Dr Kate Philip is the programme lead for the Presidential Employment Stimulus (PES), a programme that creates jobs through public employment. She told Africa Check that the term “work opportunity” is used to differentiate between opportunities provided by certain public employment programmes and “‘jobs’ in the wider labour market”.

Makgetla said that many public work opportunities only last a few months, and do not come with public service pay and benefits. The number of work opportunities created “ is effectively the number of people who for some period of time have been employed in a public employment scheme”, she said.

While not everyone would call it a “job”, these work opportunities often count as employment. Stats SA, in its quarterly labour force survey (QLFS), defines someone as employed, if during a specific week they “did any work for at least one hour, or had a job or business but were not at work (i.e. were temporarily absent)”. This is similar to the definition used by the International Labour Organization.

Funding will be the challenge

Public employment programmes are easier to connect to government policy, as they involve work opportunities provided directly by the state.

South Africa’s Expanded Public Works Programme currently provides most of the country’s public employment opportunities. As we’ve noted, these aren’t necessarily permanent jobs, but they do count as “employment” as measured by the QLFS.

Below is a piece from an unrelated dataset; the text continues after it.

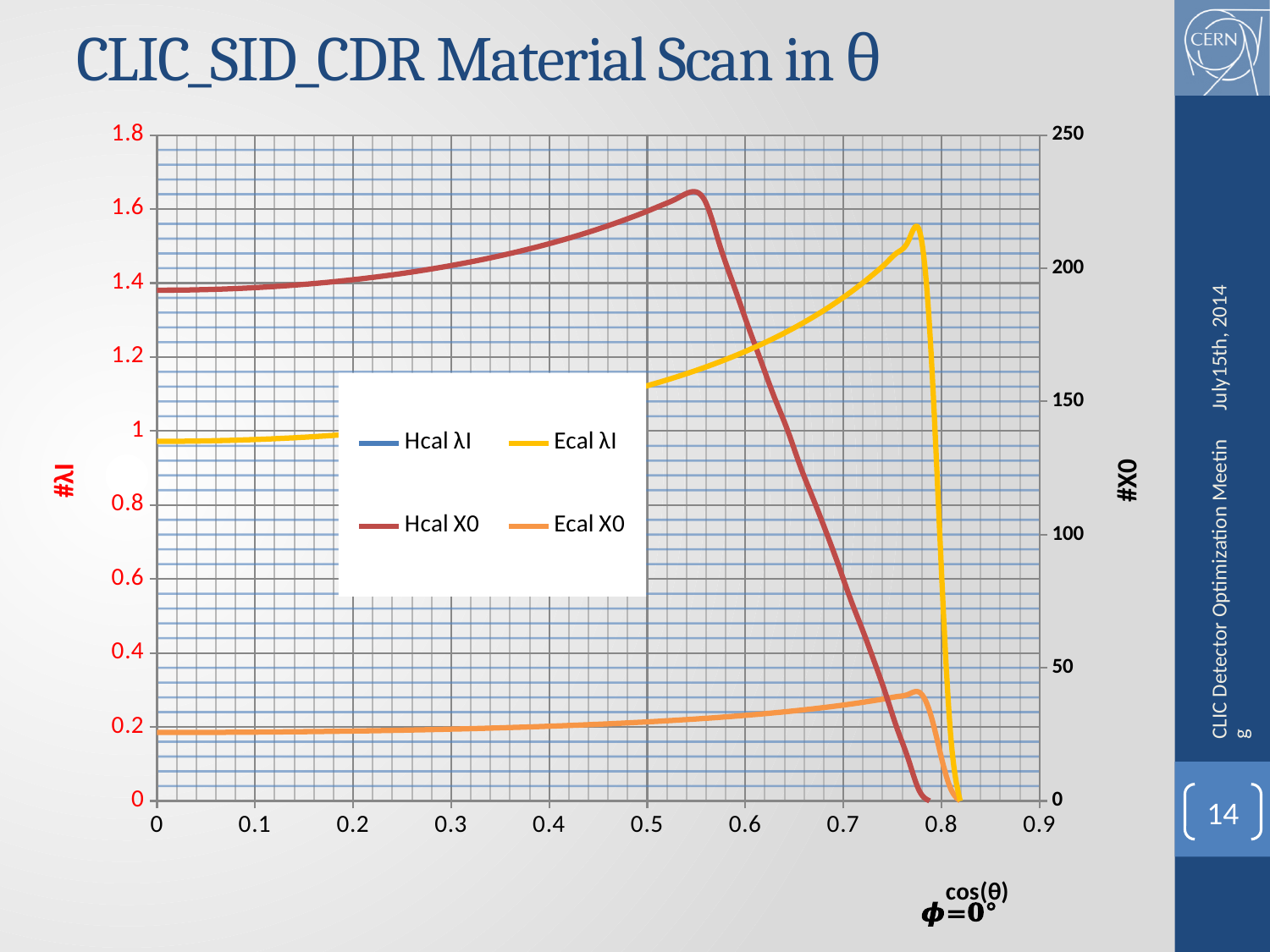
What is the title of the chart? CLIC_SID_CDR Material Scan in θ At cos(θ)=0, which line is higher on the chart, Hcal X0 or Ecal X0? Hcal X0 Does the Hcal X0 line rise or fall between cos(θ)=0.6 and cos(θ)=0.8? fall Does the Ecal X0 line rise or fall between cos(θ)=0 and cos(θ)=0.7? rise On the right-hand #X0 axis, is the value for Hcal X0 at cos(θ)=0 greater or less than 150? greater On the left-hand #λI axis, is the value for Ecal λI at cos(θ)=0 greater or less than 0.8? greater How many series does the legend list? 4 On the right-hand #X0 axis, is the value for Ecal X0 at cos(θ)=0 greater or less than 50? less Which series reaches its peak at a larger cos(θ) value, Hcal X0 or Ecal λI? Ecal λI What kind of chart is shown on the slide? line chart What are the four series named in the legend? Hcal λI, Ecal λI, Hcal X0, Ecal X0 How many labelled tick marks are there on the x axis? 10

In the 2022/23 financial year (1 April 2022 to 31 March 2023), the programme provided a total of 990,686 work opportunities. Data for the most recent financial year (2023/24) has not been released, but in its first three quarters (1 April 2023 to 31 December 2023) the programme provided 773,192 work opportunities. Previous years have also seen the programme providing slightly more or less than a million opportunities per year.

During the Covid-19 pandemic, South Africa introduced another public employment program, the PES. The PES creates new work opportunities and supports some existing jobs. As of December 2023, it had supported around 1.9 million work opportunities, 1.6 million of which were newly created work opportunities.

So public employment in South Africa already provides a significant number of work opportunities per year. Expanding these figures to 2.5 million doesn’t appear to be an impossible task, but “the challenge will be to get funding for it, given the constraints on the budget,” Makgetla said.

This report is produced as part of the work of a South African election coalition. In the run-up to the 2024 national elections, the coalition aims to ensure that the claims made by those in charge of state resources and delivering essential services are factually accurate. As voters head to the polls, it is increasingly important that they are able to make informed decisions.